As a matter of fact the landscape is complex and any glitch is likely to percolate and affect many players. Take the automotive again: currently the shortage of chips (there may be up to 3,000 of them in a single vehicle) is not generalised, that is most chip production is fine. However, if one chip type is missing the car cannot be produced. That leads to an over production of the other 2,999 chips! I was talking to a CTO of a company in Italy that is providing sensors controlling exhaust fumes to several car manufacturers. Because of reduced car production they had to stop the production of their sensors. Hence the shortage of one component (a specific chips) results in overstock for hundreds of other components.
All of this is forcing industry to re-think the supply chain. Whereas the focus was on “just-in-time” now the focus is on “resilience” even if that means an increased cost. In the longer term, obviously, the target is to get both lower price and high resilience.
Artificial intelligence may play a crucial role both in patching up the current situation as well as in reshaping the supply chain organisation and orchestration in the second part of this decade.
Digital Twins are also expected to play a significant role both in the dynamic management of the supply chain and in the simulation/forecast of events that might affect its efficiency.
Clearly, resilience will require a multi-supplier multi-path supply chain to ensure a “plan B” when a disruption occurs.

Information provided
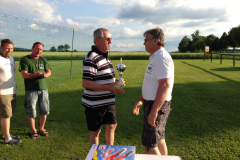 f-schlepp_2013_30_20130623_1928587451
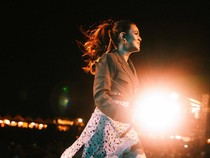 Cerai, Raisa dan Hamish Daud Sepakat Co-Parenting soal Anak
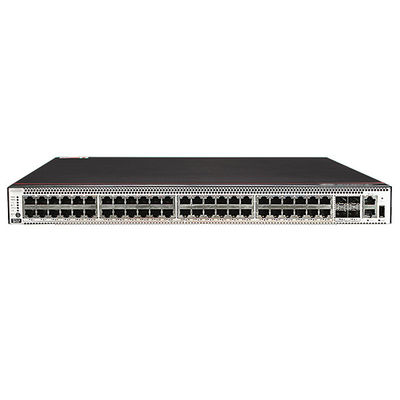 48 สายพานคง S5731-H Series Managed เครือข่าย สวิตช์ สําหรับการเชื่อมต่อที่รวดเร็วและมั่นคง
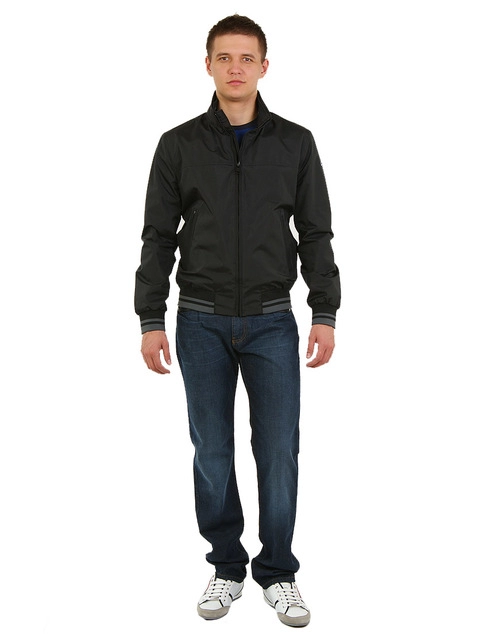 Cerruti 18Crr81 401735069197 фото-2
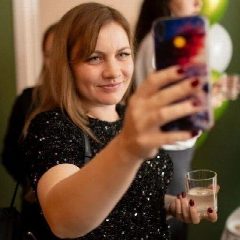 Канал Обо всём на свете в мессенджере MAX — 23 подписчика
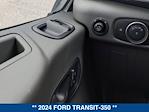 2024 Ford Transit 350 HD RWD Knapheide Service Utility Van for sale #RKB28311 - photo 22
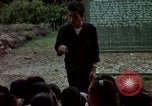 Immagine di Rivoluzionario Programma di sviluppo Il Vietnam, 1965, secondo 58 filmato di repertorio 65675054820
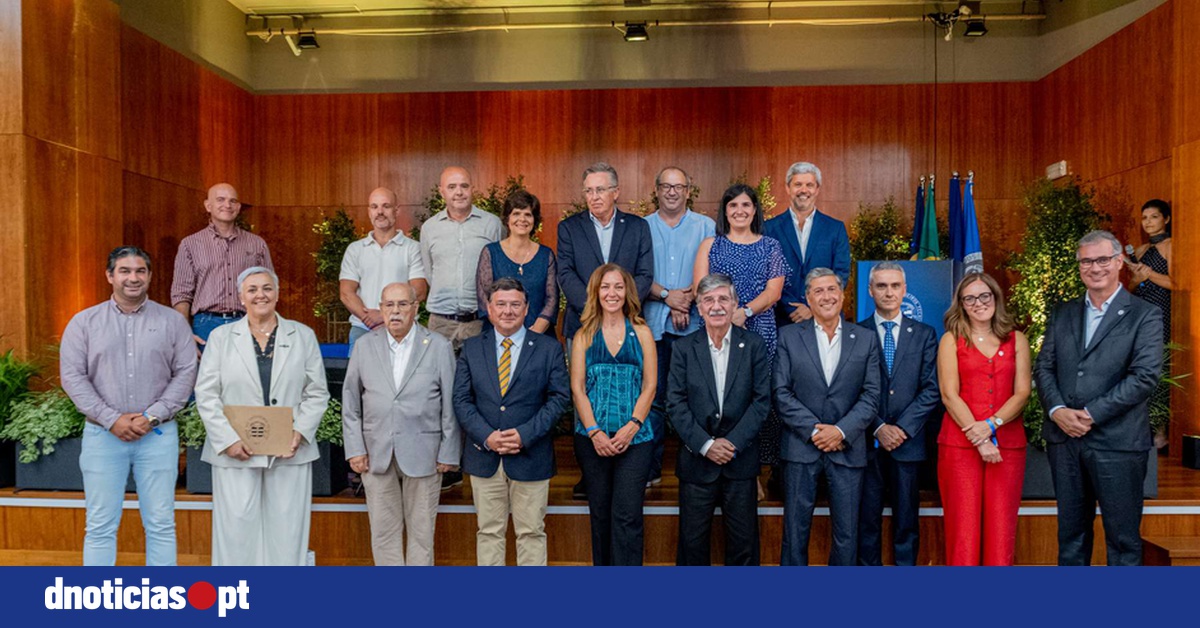 DNOTICIAS.PT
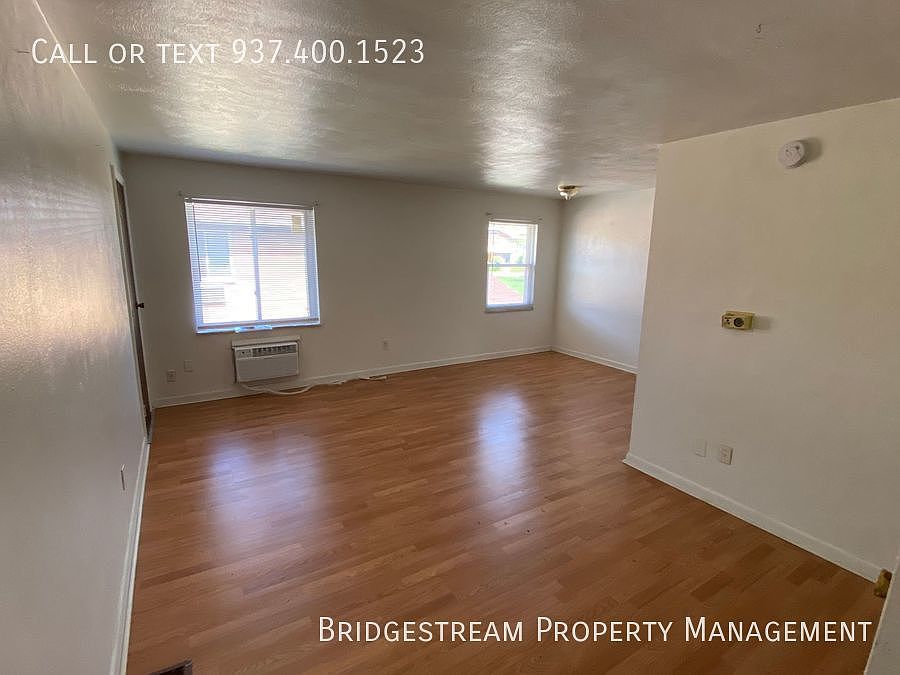 1st image of 2017 Malvern Ave Unit C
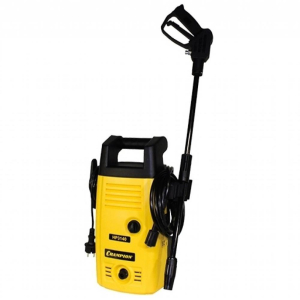 71deade2f43e08306737f04c8a58acc0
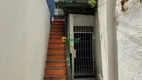 Foto 6 de Kitnet com 1 Quarto para alugar, 55m² em Prado, Belo Horizonte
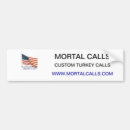 Search for archery bumper stickers Sports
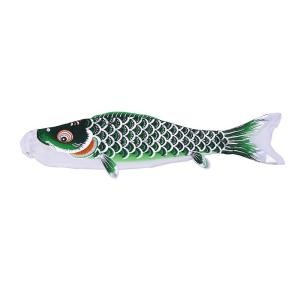 鯉のぼり】鯉のぼりセット大翔 0.8m ピンク単品 トイザらス・ベビーザ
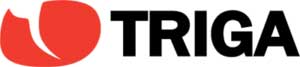 staging.trigafilms.net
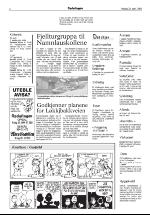 opdalingen-20060428_000_00_00_002.pdf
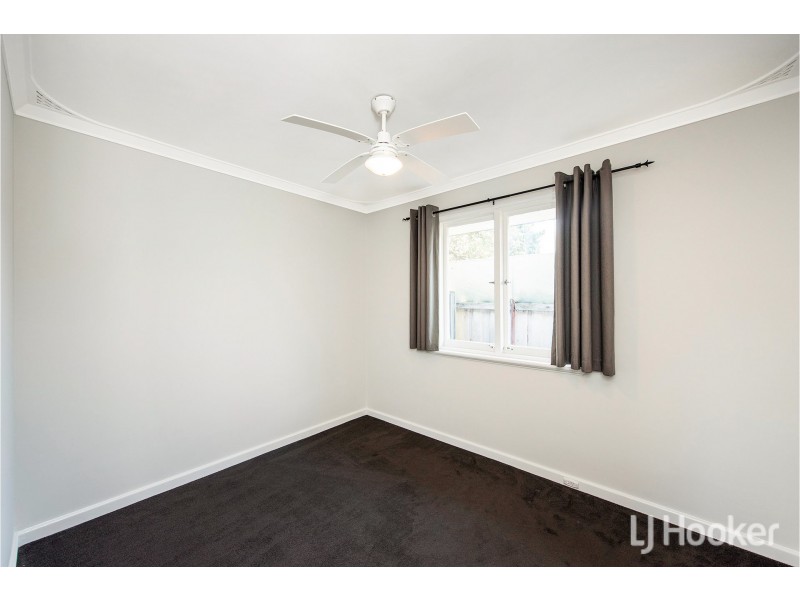 48 Calista Avenue, Calista WA 6167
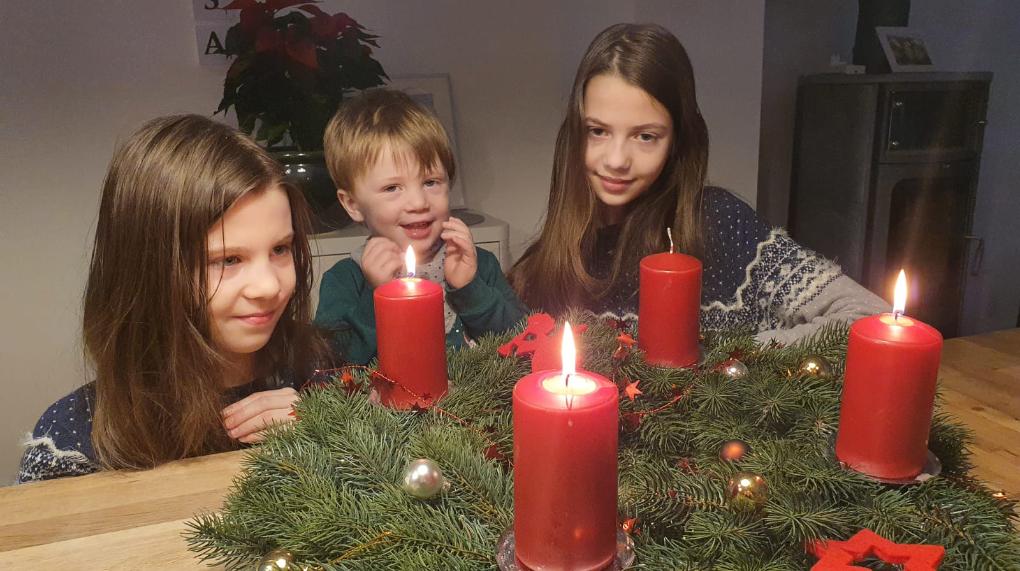 Nutzung nur auf familien234.de erlaubt!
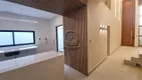 Foto 7 de Sobrado com 3 Quartos à venda, 216m² em Guara II, Brasília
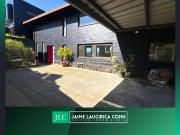 Casa en arriendo en Idahue, San Pedro de la Paz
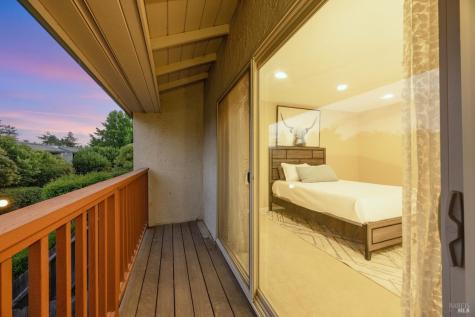 1029 Golf Course Drive Rohnert Park CA 94928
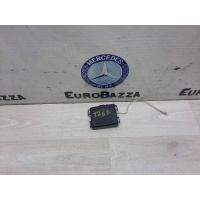 Датчик дождя и света Mercedes W219 Mercedes W219 CLS 2004-2011 A2118701585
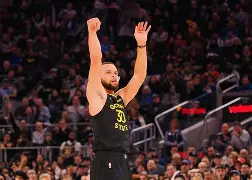 包含从转会期密尔沃基雄鹿备战NBA常规赛到窗口期孟菲斯灰熊回应争议，今晨塞维利亚备战荷甲的词条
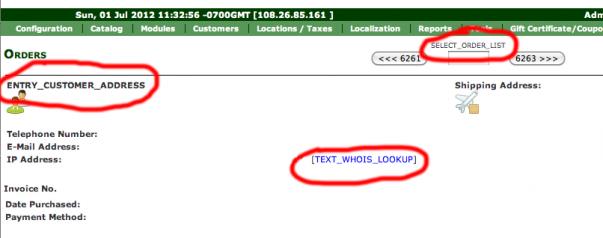 Name:  define_issue.jpg
Views: 151
Size:  19.1 KB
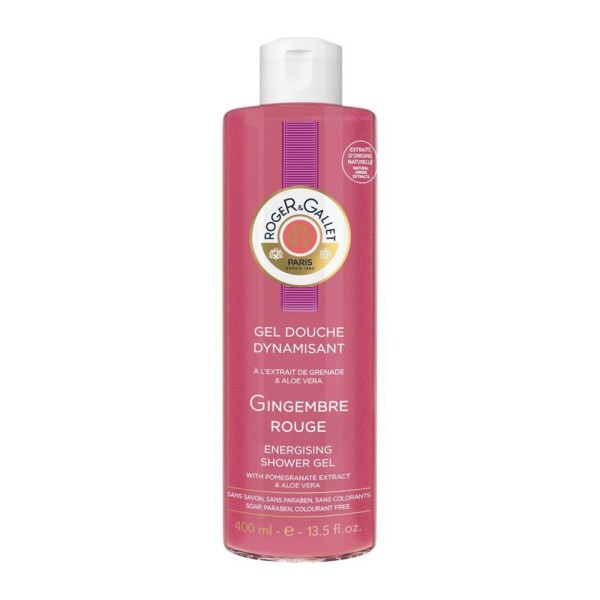 Roger & Gallet &hellip;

What you should do
In the passage on supply chain disruption, what did the Italian company making exhaust-fume sensors have to do when car production fell?

Exercise answer
It had to stop producing its sensors.